Under the PyTorch Lightning framework, we use callbacks to add additional actions at different points in the experiment or evaluation, including before, during, or after training, validation, or testing.

Each callback type is designed for a specific set of actions, such as saving sample images or generating logging information. We can apply multiple callbacks to enable different sets of actions at the same time.

This section is only about configuring callbacks other than metric callbacks. To configure metric callbacks, please refer to Configure Metrics section.

Callbacks are a sub-config under the index config of:

  • Continual learning main experiment and evaluation
  • Continual learning full experiment and the reference experiments
  • Continual unlearning main experiment and evaluation
  • Continual unlearning full experiment, the reference experiments and evaluation
  • Multi-task learning experiment and evaluation
  • Single-task learning experiment and evaluation

To configure custom callbacks, create a YAML file in the callbacks/ folder. Note that callbacks are shared in different continual learning tasks. Below is an example of the callbacks config.

Example

configs
β”œβ”€β”€ __init__.py
β”œβ”€β”€ entrance.yaml
β”œβ”€β”€ index
β”‚   β”œβ”€β”€ example_cl_main_expr.yaml
β”‚   └── ...
β”œβ”€β”€ callbacks
β”‚   β”œβ”€β”€ cl_default.yaml
...
example_configs/index/example_cl_main_expr.yaml
defaults:
  ...
  - /callbacks: cl_default.yaml
  ...

The callbacks config is a list of callback objects:

example_configs/callbacks/cl_default.yaml
- _target_: clarena.callbacks.CLPylogger
- _target_: clarena.callbacks.CLRichProgressBar
- _target_: clarena.callbacks.SaveFirstBatchImages
  save_dir: ${output_dir}/samples/
- _target_: clarena.callbacks.SaveModels
  save_dir: ${output_dir}/saved_models/

Supported Callbacks & Required Config Fields

All Lightning built-in callbacks are supported. In CLArena, we have also implemented many callbacks as Python classes in the clarena.callbacks module that you can use for your experiments and evaluations.

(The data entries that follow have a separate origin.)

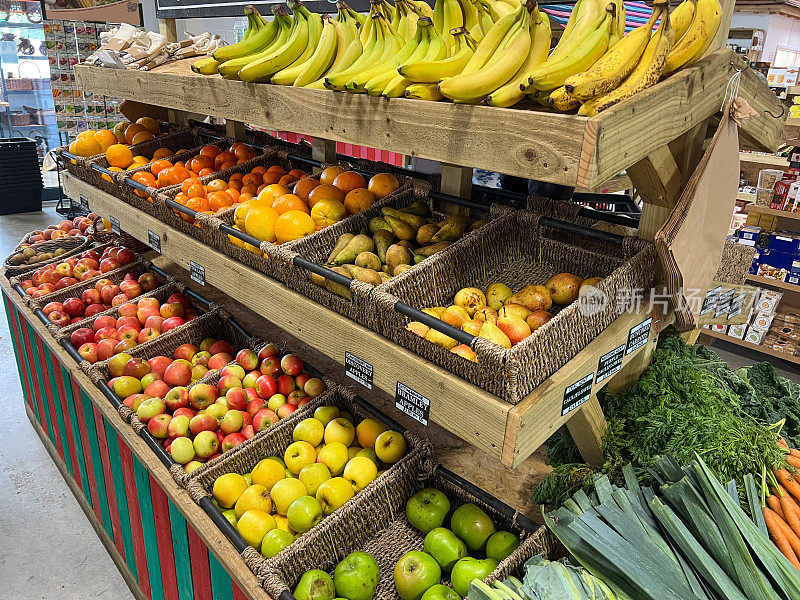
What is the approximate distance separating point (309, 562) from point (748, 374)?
5.31 ft

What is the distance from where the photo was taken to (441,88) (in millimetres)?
1226

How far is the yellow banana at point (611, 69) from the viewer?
1.04 m

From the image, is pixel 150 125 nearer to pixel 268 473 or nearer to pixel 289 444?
pixel 289 444

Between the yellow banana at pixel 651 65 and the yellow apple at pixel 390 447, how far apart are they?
112 cm

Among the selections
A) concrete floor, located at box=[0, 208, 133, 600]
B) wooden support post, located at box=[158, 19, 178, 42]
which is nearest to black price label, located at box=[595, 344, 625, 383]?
→ concrete floor, located at box=[0, 208, 133, 600]

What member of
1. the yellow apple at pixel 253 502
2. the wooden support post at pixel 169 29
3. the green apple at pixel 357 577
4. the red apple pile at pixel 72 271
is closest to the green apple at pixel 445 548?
the green apple at pixel 357 577

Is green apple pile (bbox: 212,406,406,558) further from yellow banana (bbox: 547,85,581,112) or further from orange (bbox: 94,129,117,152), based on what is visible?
orange (bbox: 94,129,117,152)

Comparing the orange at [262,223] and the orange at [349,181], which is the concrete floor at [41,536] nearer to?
the orange at [262,223]

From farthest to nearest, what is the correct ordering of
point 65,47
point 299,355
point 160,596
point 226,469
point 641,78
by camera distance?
point 65,47 → point 299,355 → point 160,596 → point 226,469 → point 641,78

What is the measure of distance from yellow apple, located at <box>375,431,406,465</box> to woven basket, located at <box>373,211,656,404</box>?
0.50m

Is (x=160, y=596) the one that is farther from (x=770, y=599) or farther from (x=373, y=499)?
(x=770, y=599)

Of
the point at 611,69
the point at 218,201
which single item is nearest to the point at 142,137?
the point at 218,201

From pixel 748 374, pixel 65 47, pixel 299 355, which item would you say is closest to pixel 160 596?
pixel 299 355

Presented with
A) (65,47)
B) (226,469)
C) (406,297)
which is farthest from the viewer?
(65,47)
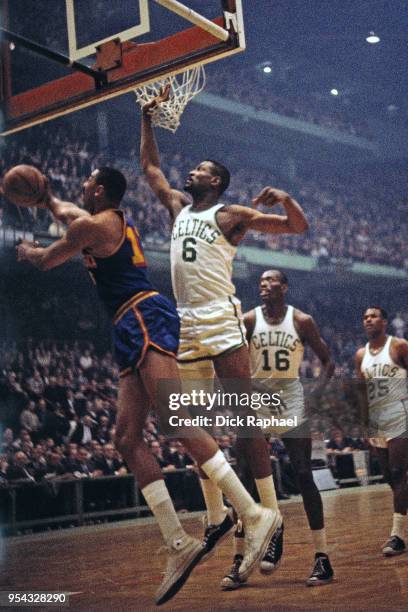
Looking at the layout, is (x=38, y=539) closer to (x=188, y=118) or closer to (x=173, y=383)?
(x=173, y=383)

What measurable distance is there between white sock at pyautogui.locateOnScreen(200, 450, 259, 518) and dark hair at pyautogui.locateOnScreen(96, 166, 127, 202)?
52.0 inches

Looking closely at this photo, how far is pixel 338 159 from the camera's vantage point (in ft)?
82.1

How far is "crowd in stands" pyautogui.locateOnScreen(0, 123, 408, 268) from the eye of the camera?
568 inches

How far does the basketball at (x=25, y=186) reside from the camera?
3.94 m

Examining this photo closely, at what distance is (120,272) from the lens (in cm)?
380

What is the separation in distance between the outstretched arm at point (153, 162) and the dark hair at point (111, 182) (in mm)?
646

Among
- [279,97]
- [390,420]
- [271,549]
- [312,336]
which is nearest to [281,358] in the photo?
[312,336]

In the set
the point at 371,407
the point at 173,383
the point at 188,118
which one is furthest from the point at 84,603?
the point at 188,118

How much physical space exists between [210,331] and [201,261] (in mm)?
382

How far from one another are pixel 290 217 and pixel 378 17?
23.3 metres

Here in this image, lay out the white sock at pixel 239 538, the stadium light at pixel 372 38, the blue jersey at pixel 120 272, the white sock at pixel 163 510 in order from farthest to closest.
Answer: the stadium light at pixel 372 38
the white sock at pixel 239 538
the blue jersey at pixel 120 272
the white sock at pixel 163 510

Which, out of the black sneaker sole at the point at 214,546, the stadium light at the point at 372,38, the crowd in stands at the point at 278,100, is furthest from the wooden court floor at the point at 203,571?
the stadium light at the point at 372,38

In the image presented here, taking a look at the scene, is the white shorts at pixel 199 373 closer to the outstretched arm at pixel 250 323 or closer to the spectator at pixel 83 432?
the outstretched arm at pixel 250 323

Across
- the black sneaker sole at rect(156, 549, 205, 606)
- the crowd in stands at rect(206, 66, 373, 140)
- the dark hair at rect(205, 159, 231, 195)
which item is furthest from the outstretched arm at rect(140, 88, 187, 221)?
the crowd in stands at rect(206, 66, 373, 140)
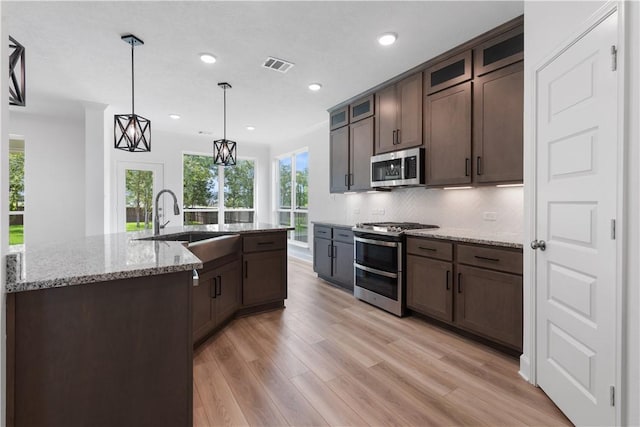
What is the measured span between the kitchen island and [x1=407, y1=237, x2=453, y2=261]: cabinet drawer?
217 cm

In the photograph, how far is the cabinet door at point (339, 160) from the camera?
14.5 ft

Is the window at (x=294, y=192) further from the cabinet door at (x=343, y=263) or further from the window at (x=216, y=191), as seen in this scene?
the cabinet door at (x=343, y=263)

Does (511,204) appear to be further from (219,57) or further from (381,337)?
(219,57)

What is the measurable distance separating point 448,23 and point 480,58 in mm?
483

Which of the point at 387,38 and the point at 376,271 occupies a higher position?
the point at 387,38

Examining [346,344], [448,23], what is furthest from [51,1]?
[346,344]

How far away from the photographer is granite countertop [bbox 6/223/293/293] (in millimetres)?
1076

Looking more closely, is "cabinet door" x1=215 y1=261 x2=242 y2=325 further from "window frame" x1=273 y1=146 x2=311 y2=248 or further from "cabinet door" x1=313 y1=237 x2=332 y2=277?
"window frame" x1=273 y1=146 x2=311 y2=248

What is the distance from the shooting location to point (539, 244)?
74.5 inches

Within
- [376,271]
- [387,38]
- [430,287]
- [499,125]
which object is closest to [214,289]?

To choose a callback, assign the _target_ field to the corresponding class name, such as lightning.pytorch.callbacks.EarlyStopping for EarlyStopping. Each callback has its own hyperparameters and configurations, which means it has its own required fields. The required fields are the same as the arguments of the class specified by _target_. The arguments for each callback class can be found in the PyTorch Lightning documentation and CLArena API documentation.

PyTorch Lightning Documentation (Built-In Callbacks) API Reference (Callbacks) Source Code (Callbacks)

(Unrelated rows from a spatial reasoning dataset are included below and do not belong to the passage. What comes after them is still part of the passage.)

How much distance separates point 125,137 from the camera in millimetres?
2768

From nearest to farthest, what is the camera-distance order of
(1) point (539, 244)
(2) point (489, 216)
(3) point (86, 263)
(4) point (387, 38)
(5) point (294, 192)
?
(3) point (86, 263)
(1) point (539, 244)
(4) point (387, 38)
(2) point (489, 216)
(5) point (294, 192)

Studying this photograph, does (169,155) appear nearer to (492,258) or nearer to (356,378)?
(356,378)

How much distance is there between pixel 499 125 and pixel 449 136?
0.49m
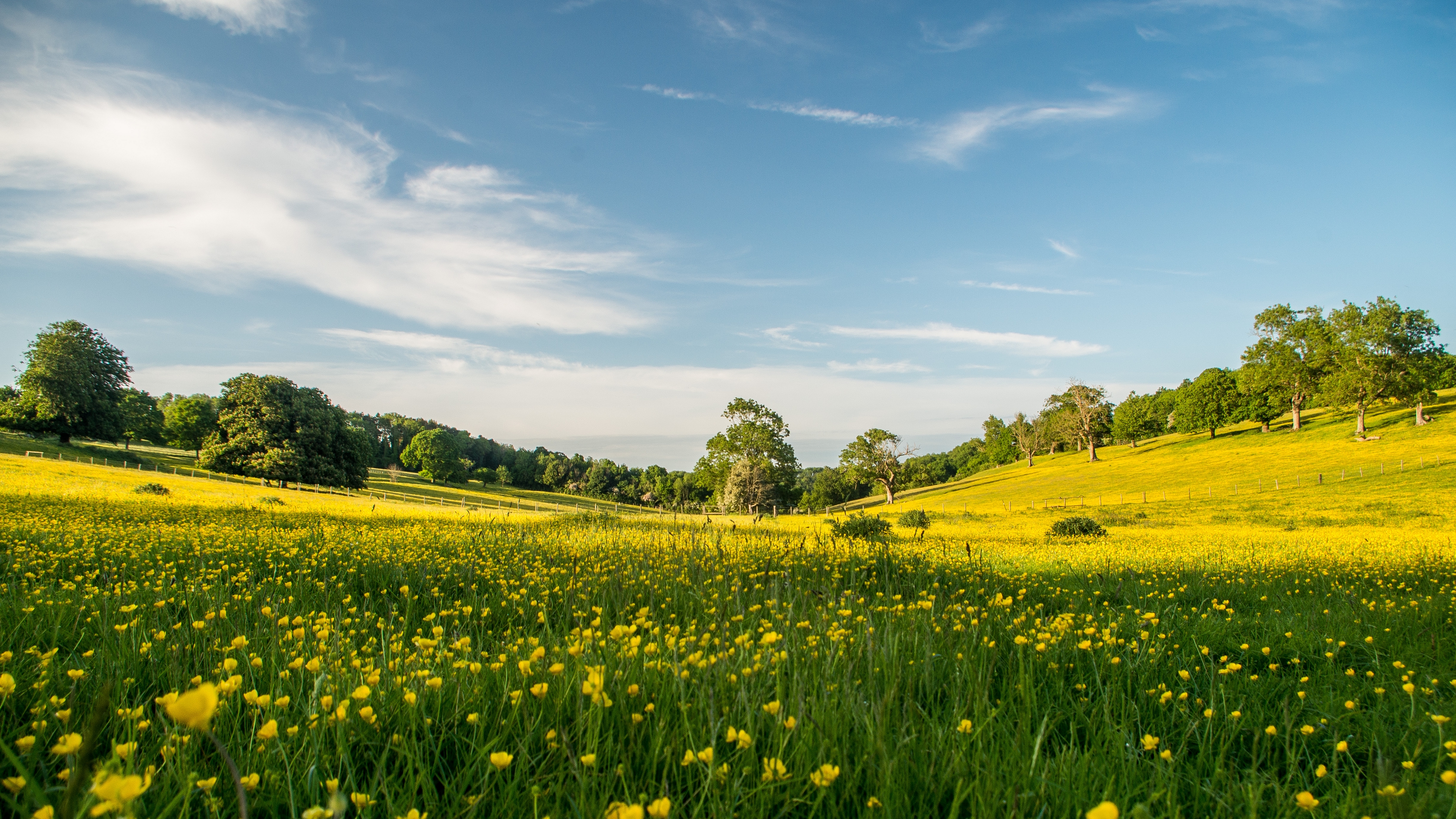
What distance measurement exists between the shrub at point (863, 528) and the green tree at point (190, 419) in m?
82.8

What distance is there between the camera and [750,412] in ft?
213

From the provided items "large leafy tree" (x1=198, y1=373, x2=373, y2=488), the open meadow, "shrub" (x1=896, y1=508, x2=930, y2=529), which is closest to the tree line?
"large leafy tree" (x1=198, y1=373, x2=373, y2=488)

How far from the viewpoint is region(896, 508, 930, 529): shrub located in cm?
2495

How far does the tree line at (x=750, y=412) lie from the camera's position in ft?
153

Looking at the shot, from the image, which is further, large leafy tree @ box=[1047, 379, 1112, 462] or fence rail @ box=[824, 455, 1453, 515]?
large leafy tree @ box=[1047, 379, 1112, 462]

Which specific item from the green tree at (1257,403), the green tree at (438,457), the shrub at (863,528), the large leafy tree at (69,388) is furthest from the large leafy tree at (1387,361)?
the large leafy tree at (69,388)

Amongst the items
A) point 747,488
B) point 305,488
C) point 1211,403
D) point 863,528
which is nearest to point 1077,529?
point 863,528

Below is the full list of supported callbacks. Note that the names in the β€œCallback” column are the exact class names that you should assign to _target_.

Continual Learning Callbacks

These callbacks can be applied to continual learning and unlearning.

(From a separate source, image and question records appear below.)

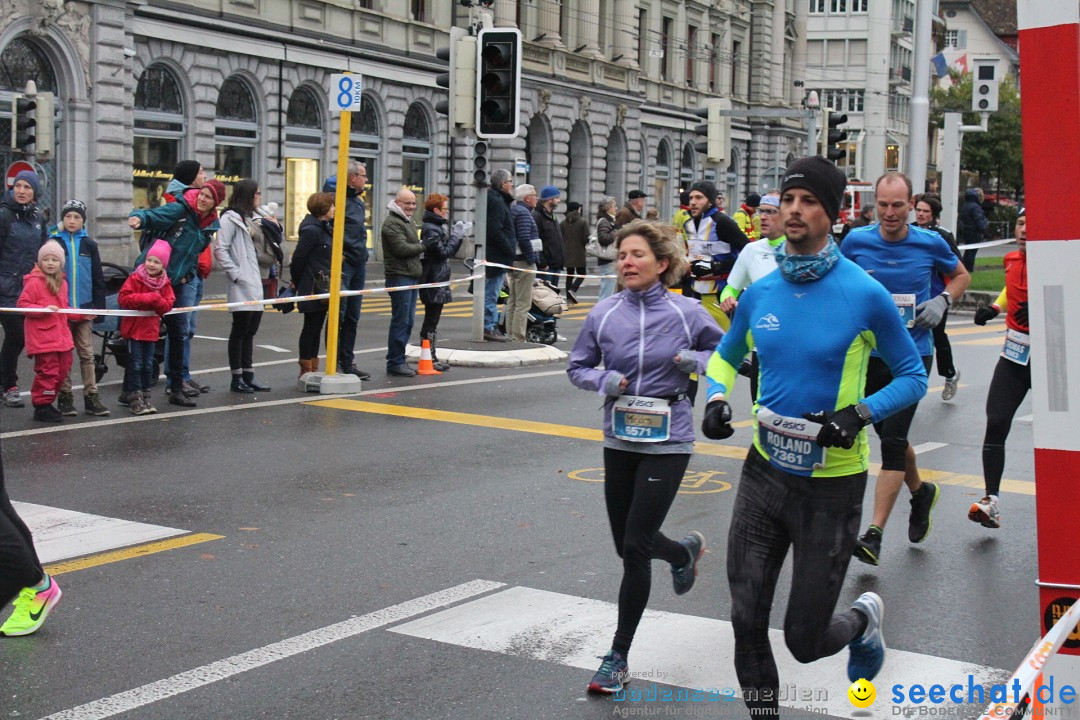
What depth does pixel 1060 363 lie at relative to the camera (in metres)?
2.75

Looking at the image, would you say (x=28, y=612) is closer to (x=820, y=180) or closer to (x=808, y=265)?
(x=808, y=265)

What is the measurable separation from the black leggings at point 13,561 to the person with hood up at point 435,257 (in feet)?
32.6

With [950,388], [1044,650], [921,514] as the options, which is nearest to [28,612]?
[1044,650]

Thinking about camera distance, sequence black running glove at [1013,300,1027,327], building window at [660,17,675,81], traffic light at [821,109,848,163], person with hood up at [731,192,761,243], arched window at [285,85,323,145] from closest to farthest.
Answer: black running glove at [1013,300,1027,327]
person with hood up at [731,192,761,243]
traffic light at [821,109,848,163]
arched window at [285,85,323,145]
building window at [660,17,675,81]

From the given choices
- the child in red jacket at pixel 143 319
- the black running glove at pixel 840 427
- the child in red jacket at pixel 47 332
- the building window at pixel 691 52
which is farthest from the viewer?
the building window at pixel 691 52

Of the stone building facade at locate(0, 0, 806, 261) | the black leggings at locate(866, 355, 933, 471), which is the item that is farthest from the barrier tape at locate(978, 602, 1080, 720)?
the stone building facade at locate(0, 0, 806, 261)

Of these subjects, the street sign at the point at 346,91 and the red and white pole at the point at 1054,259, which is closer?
the red and white pole at the point at 1054,259

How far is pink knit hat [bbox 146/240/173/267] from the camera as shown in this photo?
11312 mm

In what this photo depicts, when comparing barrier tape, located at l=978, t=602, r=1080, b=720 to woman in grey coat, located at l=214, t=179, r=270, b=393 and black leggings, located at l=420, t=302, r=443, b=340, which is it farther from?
black leggings, located at l=420, t=302, r=443, b=340

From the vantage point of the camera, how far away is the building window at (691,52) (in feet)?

Callback Description Required Config Fields
SaveModels Saves the model at the end of each training task. See Save and Evaluate Model (CL Main) Same as SaveModels class arguments
CLPylogger Provides additional logging messages for during continual learning progress Same as CLPylogger class arguments
SaveFirstBatchImages Saves images and labels of the first batch of training data into files. Applies to all tasks Same as SaveFirstBatchImages class arguments
CLRichProgressBar Customised RichProgressBar for continual learning Same as CLRichProgressBar class arguments

Multi-Task Learning Callbacks

These callbacks can be applied to multi-task learning.

Callback Description Required Config Fields
SaveModels Saves the model at the end of training. See Save and Evaluate Model (MTL) Same as SaveModels class arguments
SaveFirstBatchImages Saves images and labels of the first batch of training data into files Same as SaveFirstBatchImages class arguments
MTLPylogger Provides additional logging messages for during multi-task learning progress Same as MTLPylogger class arguments

Single-Task Learning Callbacks

These callbacks can be applied to single-task learning.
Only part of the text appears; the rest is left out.